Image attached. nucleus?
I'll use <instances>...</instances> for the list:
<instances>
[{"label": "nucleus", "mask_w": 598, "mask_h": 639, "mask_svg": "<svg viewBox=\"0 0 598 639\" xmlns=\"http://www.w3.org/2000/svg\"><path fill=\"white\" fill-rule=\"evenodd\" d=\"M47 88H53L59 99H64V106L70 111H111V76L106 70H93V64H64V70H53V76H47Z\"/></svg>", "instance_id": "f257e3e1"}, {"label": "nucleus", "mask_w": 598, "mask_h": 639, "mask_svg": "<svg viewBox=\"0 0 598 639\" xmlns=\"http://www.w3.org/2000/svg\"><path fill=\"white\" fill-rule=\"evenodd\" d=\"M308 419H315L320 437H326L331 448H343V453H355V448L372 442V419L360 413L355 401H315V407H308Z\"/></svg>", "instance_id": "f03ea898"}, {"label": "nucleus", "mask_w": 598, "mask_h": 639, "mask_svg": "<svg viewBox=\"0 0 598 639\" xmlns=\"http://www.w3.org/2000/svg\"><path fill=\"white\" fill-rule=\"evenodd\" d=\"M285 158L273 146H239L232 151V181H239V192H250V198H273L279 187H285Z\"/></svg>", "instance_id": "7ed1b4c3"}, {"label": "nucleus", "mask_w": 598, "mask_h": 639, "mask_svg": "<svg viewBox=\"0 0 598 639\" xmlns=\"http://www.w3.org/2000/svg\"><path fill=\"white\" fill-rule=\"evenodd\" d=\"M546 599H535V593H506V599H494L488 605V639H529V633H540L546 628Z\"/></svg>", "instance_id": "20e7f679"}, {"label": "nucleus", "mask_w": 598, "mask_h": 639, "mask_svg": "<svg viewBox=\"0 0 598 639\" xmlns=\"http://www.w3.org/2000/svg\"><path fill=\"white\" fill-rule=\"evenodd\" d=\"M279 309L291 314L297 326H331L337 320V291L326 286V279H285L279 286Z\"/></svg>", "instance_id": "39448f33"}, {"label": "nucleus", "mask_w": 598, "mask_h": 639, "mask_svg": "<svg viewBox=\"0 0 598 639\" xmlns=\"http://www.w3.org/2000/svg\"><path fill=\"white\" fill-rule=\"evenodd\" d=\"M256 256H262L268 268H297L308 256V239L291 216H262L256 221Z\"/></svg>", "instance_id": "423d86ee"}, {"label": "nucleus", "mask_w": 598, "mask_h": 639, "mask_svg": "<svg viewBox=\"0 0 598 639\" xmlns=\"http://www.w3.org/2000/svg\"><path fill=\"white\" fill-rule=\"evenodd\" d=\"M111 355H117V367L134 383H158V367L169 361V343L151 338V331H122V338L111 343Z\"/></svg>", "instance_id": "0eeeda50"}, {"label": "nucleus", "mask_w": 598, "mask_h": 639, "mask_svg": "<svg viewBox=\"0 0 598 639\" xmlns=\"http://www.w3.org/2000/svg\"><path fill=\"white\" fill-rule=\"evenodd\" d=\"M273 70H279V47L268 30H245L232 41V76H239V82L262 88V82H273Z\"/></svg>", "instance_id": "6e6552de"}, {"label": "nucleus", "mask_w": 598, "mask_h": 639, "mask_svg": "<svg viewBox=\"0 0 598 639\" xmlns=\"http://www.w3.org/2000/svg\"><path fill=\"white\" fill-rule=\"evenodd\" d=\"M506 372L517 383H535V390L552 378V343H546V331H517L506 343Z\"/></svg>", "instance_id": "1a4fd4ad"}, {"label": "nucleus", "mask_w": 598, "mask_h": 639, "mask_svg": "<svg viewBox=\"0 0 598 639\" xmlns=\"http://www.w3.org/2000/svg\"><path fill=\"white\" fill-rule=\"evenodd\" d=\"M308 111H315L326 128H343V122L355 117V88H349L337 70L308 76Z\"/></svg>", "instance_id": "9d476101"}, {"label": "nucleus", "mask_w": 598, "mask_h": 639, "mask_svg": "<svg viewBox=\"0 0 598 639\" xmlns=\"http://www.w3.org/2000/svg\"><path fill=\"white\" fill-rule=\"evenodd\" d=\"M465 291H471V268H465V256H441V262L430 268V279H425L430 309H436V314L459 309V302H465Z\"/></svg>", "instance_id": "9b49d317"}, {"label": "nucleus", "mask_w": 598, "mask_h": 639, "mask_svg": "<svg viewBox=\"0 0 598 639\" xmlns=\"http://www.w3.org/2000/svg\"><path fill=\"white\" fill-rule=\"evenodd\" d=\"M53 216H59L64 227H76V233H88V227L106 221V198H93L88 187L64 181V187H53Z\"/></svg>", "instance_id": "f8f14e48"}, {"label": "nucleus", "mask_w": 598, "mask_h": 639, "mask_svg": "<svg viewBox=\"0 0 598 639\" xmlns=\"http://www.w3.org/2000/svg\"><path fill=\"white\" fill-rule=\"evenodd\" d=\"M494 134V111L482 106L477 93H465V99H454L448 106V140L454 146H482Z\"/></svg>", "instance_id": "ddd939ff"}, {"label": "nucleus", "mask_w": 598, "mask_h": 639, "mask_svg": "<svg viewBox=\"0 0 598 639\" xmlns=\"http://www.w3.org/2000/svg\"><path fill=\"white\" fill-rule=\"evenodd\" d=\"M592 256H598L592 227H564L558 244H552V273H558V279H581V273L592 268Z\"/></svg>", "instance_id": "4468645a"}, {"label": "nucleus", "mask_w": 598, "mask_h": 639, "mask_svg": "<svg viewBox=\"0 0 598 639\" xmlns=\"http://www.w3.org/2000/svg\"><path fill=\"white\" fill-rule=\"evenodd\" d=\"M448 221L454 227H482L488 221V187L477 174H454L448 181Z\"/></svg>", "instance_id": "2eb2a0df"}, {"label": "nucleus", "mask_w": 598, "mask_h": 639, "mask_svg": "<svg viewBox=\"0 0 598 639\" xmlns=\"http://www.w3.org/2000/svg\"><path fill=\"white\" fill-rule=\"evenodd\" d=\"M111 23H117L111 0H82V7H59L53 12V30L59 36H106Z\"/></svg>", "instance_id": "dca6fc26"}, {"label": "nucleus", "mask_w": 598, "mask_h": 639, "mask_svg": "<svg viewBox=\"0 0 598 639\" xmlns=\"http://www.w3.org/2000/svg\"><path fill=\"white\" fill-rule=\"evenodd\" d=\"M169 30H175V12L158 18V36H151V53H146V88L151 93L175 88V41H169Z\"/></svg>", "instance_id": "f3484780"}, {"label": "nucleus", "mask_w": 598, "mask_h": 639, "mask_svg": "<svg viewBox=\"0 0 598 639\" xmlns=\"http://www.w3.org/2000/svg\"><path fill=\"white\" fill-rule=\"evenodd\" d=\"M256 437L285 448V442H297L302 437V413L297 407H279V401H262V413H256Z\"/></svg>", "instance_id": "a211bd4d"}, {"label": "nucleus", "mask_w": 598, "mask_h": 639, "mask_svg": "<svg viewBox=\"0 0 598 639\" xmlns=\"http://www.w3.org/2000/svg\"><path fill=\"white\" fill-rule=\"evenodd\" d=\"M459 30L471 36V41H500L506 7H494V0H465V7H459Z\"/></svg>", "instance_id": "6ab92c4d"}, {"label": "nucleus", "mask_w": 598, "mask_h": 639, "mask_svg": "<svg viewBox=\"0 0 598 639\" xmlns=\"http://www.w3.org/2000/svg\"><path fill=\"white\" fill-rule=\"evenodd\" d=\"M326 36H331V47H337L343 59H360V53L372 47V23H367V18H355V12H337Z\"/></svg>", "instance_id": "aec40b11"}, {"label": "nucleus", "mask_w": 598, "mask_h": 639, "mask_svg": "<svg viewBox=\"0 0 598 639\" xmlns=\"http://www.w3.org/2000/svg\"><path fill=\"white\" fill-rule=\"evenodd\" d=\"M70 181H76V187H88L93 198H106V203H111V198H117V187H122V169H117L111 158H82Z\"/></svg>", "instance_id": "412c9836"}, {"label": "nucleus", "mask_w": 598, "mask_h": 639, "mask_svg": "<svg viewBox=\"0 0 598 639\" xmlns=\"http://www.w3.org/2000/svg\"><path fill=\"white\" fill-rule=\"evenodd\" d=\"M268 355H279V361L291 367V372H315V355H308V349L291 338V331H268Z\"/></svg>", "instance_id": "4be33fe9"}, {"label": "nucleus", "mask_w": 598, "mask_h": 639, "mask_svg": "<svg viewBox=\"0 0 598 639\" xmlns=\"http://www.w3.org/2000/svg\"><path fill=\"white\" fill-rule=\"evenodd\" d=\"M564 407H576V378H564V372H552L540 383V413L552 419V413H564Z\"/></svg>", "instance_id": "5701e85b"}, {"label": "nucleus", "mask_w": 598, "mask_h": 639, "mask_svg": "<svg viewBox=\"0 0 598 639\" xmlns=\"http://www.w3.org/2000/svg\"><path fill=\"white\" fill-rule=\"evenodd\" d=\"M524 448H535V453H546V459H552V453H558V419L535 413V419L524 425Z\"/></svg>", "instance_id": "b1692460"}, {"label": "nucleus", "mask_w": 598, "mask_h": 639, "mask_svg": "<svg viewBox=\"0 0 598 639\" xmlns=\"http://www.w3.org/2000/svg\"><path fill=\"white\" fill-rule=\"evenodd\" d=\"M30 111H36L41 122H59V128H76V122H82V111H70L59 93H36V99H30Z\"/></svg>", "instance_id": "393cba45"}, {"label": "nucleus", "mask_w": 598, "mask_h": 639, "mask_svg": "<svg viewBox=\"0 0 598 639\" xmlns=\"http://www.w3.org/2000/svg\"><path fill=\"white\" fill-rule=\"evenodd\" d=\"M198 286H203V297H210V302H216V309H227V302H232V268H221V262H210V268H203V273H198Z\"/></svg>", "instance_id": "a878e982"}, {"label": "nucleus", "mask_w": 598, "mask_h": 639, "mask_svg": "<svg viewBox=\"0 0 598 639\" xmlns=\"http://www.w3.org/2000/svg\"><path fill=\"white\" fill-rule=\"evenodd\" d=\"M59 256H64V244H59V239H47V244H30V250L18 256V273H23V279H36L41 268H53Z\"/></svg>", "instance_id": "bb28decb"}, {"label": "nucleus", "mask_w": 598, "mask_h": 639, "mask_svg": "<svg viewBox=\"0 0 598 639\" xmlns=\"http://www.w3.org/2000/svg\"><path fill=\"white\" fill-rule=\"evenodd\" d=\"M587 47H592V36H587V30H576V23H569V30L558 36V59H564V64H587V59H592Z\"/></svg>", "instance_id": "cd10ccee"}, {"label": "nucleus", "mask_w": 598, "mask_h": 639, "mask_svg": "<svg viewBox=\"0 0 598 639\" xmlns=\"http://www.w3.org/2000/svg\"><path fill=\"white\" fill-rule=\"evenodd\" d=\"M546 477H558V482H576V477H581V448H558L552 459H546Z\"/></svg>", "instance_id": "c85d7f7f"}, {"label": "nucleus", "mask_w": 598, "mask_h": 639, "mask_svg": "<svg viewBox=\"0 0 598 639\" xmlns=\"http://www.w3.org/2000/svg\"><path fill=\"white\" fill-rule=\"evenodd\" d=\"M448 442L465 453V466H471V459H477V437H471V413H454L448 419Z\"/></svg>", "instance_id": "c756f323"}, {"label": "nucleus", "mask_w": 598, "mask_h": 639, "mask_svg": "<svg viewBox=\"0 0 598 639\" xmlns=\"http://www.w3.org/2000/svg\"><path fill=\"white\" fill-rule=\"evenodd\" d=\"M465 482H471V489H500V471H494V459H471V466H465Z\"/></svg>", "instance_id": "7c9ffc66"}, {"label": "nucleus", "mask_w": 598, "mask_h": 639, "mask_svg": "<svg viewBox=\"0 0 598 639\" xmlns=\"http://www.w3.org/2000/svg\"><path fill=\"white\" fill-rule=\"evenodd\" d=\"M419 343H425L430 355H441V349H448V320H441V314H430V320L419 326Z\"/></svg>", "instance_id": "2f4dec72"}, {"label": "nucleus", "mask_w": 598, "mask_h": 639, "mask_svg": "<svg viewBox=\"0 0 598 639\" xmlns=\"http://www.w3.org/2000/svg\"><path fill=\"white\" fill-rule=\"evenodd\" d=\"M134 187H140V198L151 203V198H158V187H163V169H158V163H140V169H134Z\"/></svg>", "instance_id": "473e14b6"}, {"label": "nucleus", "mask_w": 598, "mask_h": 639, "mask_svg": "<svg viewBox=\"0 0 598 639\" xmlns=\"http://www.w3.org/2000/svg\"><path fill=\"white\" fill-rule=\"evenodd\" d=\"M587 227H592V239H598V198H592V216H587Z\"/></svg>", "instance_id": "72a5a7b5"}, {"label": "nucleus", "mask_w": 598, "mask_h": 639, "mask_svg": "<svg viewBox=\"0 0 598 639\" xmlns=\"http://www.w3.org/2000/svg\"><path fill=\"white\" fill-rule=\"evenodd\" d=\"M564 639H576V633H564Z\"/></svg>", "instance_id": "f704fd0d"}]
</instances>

____________________

WRITTEN INSTRUCTION. Pull out each line from the entries above that contains the string "instances", copying those lines unchanged.

COMPLETE ANSWER.
I'll use <instances>...</instances> for the list:
<instances>
</instances>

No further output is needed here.